In this second course in the Python Data Science Toolbox, you'll continue to build your Python Data Science skills. First you'll enter the wonderful world of iterators, objects that you have already encountered in the context of for loops without having necessarily known it. You'll then learn about list comprehensions, which are extremely handy tools that form a basic component in the toolbox of all modern Data Scientists working in Python. You'll end the course by working through a case study in which you'll apply all of the techniques you learned both in this course as well as the prequel. If you're looking to make it as a Pythonista Data Science ninja, you have come to the right place.

  1. 1

    Using iterators in PythonLand

    Free

    Here, you'll learn all about iterators and iterables, which you have already worked with before when writing for loops! You'll learn about some very useful functions that will allow you to effectively work with iterators and finish the chapter with a use case that is pertinent to the world of Data Science - dealing with large amounts of data - in this case, data from Twitter that you will load in chunks using iterators!

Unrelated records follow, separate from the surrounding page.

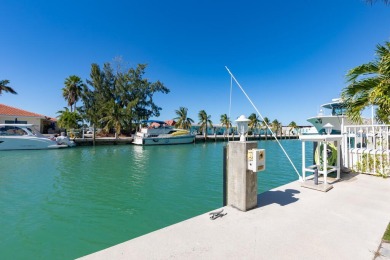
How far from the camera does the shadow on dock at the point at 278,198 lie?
4.39m

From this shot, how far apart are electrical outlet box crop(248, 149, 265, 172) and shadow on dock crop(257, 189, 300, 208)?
0.95 m

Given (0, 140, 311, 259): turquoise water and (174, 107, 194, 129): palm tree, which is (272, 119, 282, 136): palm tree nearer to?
(174, 107, 194, 129): palm tree

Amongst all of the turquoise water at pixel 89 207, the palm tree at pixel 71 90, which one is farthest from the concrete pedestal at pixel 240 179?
the palm tree at pixel 71 90

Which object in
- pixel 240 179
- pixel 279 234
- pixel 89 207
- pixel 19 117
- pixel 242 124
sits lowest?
pixel 89 207

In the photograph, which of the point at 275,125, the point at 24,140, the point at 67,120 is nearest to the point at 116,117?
the point at 67,120

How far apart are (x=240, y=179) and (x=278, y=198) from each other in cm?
143

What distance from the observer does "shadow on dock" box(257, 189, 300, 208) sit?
439 centimetres

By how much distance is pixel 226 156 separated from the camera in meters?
4.24

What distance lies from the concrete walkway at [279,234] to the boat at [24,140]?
30019mm

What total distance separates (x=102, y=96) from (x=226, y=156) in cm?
4492

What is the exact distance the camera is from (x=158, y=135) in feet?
125

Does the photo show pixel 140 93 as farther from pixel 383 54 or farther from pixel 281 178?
pixel 383 54

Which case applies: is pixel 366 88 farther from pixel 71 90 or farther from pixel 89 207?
pixel 71 90

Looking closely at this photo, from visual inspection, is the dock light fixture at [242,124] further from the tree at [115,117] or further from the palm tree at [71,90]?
the palm tree at [71,90]
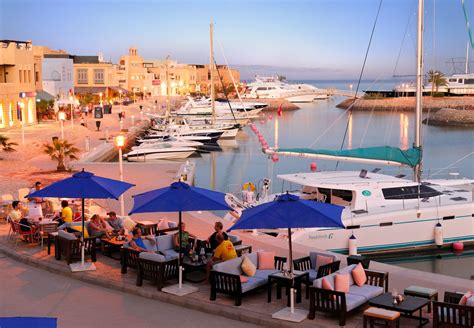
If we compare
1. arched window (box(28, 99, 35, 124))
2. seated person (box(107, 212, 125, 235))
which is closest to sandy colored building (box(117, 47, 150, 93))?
arched window (box(28, 99, 35, 124))

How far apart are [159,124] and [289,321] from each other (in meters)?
55.4

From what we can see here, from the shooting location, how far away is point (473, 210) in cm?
1914

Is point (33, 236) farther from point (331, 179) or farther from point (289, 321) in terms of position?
point (331, 179)

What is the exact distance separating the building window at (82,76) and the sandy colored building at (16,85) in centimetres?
5065

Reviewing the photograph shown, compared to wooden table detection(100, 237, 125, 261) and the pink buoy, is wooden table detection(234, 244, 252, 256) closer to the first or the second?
wooden table detection(100, 237, 125, 261)

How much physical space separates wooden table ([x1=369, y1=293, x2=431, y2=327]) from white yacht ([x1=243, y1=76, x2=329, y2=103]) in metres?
134

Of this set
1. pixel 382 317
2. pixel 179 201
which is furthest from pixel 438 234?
pixel 382 317

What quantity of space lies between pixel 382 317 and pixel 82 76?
4281 inches

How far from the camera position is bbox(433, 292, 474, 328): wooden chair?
864 cm

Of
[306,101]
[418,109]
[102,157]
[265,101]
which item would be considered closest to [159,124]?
[102,157]

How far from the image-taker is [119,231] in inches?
563

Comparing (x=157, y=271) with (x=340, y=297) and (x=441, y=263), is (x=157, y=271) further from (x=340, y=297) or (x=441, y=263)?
(x=441, y=263)

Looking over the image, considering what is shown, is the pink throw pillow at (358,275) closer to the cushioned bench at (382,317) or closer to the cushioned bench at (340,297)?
the cushioned bench at (340,297)

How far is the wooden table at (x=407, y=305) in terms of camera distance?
30.4 feet
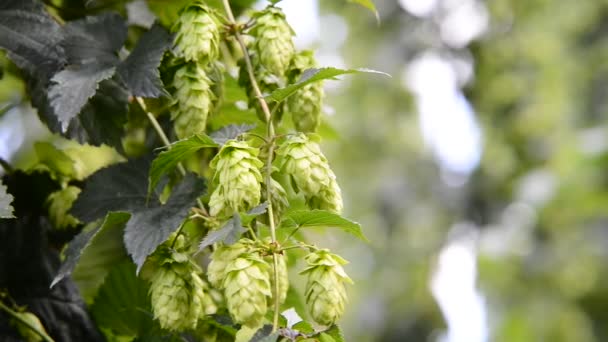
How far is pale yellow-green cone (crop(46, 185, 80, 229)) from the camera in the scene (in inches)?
33.0

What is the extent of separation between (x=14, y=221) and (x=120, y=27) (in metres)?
0.21

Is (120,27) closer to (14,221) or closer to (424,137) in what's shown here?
(14,221)

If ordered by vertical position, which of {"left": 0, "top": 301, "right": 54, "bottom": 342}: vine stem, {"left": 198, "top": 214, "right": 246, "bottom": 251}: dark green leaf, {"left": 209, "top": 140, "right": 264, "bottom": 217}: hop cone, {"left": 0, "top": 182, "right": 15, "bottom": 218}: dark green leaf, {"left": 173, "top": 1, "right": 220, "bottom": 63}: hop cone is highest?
{"left": 173, "top": 1, "right": 220, "bottom": 63}: hop cone

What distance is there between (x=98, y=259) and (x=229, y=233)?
13.2 inches

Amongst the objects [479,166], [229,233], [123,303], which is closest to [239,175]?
[229,233]

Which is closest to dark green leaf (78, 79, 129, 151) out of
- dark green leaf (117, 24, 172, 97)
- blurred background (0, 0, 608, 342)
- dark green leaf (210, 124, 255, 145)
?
dark green leaf (117, 24, 172, 97)

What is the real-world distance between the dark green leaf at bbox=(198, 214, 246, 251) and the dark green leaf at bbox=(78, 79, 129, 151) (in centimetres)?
22

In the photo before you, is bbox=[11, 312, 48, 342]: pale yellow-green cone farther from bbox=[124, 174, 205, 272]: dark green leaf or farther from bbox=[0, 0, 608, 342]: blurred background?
bbox=[0, 0, 608, 342]: blurred background

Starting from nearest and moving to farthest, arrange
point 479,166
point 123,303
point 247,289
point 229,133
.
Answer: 1. point 247,289
2. point 229,133
3. point 123,303
4. point 479,166

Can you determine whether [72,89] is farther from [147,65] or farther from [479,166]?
[479,166]

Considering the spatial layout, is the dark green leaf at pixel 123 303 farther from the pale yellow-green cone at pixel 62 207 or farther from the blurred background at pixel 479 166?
the blurred background at pixel 479 166

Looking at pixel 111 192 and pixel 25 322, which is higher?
pixel 111 192

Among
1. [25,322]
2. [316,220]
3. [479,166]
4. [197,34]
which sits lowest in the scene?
[25,322]

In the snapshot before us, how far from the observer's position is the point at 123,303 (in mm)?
819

  2. List comprehensions and generators

    In this chapter, you'll build on your knowledge of iterators and be introduced to list comprehensions, which allow you to create complicated lists and lists of lists in one line of code! List comprehensions can dramatically simplify your code and make it more efficient, and will become a vital part of your Python Data Science toolbox. You'll then learn about generators, which are extremely helpful when working with large sequences of data that you may not want to store in memory but instead generate on the fly.

  3. Bringing it all together!

    This chapter will allow you to apply your newly acquired skills towards wrangling and extracting meaningful information from a real-world dataset - the World Bank's World Development Indicators dataset! You'll have the chance to write your own functions and list comprehensions as you work with iterators and generators and solidify your Python Data Science chops. Enjoy!